_Text to read_
━━━━━━━━

# Axel/Dan - locos shut loco down when "select loco" again.



## maxter151 (Dec 28, 2011)

I have the* NCE Power Pro PH-10*, (10 amp command station) and it has the latest version ROM. When I have any loco running on the track and I press "Select Loco" to run a different engine, everything continues as it was. But when I press "Select Loco", to go back to the other loco, it shuts that down and comes to an immediate halt on the track as soon as I press "Enter". When I press any function button it starts back up and I need to increase speed from *"zero"* all over again. It does this even if it is the only engine on the track and I simulate "Select Loco" to a different loco and then back to that loco. I did an experiment and it also does this when I simply select the loco when it is already running as the selected loco, without even going to a different loco at all, or with no other loco even on the track. I tried this with my other locos and it does the exact same thing. Do you or anyone know why this would happen? Thanks.

*Mark Peterson*


----------



## Cougar Rock Rail (Jan 2, 2008)

Yet another NCE quirk by the sounds of it--you need to see if there is a way to "hand-off" one locomotive to another--Greg should be able to help out here. Since it does it will all locos then it's probably not the decoder setting, though you should check that it is programmed for enabling hand-off (at least that can be set on LGB/Massoth decoders and on MTS/Massoth systems). 

Keith


----------



## maxter151 (Dec 28, 2011)

━━━━━━━━

_Dataset rows_

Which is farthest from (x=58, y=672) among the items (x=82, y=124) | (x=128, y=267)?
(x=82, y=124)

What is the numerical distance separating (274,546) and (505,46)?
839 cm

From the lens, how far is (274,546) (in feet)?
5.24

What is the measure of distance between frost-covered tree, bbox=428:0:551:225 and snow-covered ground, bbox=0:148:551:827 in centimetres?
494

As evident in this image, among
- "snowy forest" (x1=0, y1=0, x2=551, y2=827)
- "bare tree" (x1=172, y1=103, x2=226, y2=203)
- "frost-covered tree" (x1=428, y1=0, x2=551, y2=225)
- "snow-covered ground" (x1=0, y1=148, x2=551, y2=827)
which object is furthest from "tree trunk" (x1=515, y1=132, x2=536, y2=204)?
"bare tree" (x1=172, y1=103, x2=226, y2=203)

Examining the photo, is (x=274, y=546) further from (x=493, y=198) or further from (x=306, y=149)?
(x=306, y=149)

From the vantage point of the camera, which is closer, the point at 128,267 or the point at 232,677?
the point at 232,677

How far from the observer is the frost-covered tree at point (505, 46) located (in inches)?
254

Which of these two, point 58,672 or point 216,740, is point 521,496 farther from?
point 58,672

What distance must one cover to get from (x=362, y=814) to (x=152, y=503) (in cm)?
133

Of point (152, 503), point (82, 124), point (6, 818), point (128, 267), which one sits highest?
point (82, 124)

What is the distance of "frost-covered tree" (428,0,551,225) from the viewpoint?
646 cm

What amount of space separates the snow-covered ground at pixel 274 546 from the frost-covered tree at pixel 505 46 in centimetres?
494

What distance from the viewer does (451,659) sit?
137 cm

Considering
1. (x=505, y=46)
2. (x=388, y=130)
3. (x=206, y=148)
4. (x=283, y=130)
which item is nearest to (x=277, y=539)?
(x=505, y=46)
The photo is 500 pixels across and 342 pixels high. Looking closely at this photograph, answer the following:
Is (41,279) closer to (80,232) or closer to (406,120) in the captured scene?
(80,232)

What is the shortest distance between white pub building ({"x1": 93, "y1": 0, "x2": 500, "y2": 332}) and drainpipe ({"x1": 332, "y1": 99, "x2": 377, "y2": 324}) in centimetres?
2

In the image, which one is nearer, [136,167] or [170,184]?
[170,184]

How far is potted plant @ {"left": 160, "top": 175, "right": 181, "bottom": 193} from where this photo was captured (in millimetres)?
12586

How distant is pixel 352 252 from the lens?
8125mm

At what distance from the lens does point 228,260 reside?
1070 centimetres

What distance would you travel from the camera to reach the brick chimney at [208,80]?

━━━━━━━━

_Do this_
Please reproduce the NCE locomotive thread word for word, starting with "Yet another NCE" and going on through "on MTS/Massoth systems).". Work from the NCE locomotive thread by itself, without the entries.

_Reply to the task_
Yet another NCE quirk by the sounds of it--you need to see if there is a way to "hand-off" one locomotive to another--Greg should be able to help out here. Since it does it will all locos then it's probably not the decoder setting, though you should check that it is programmed for enabling hand-off (at least that can be set on LGB/Massoth decoders and on MTS/Massoth systems).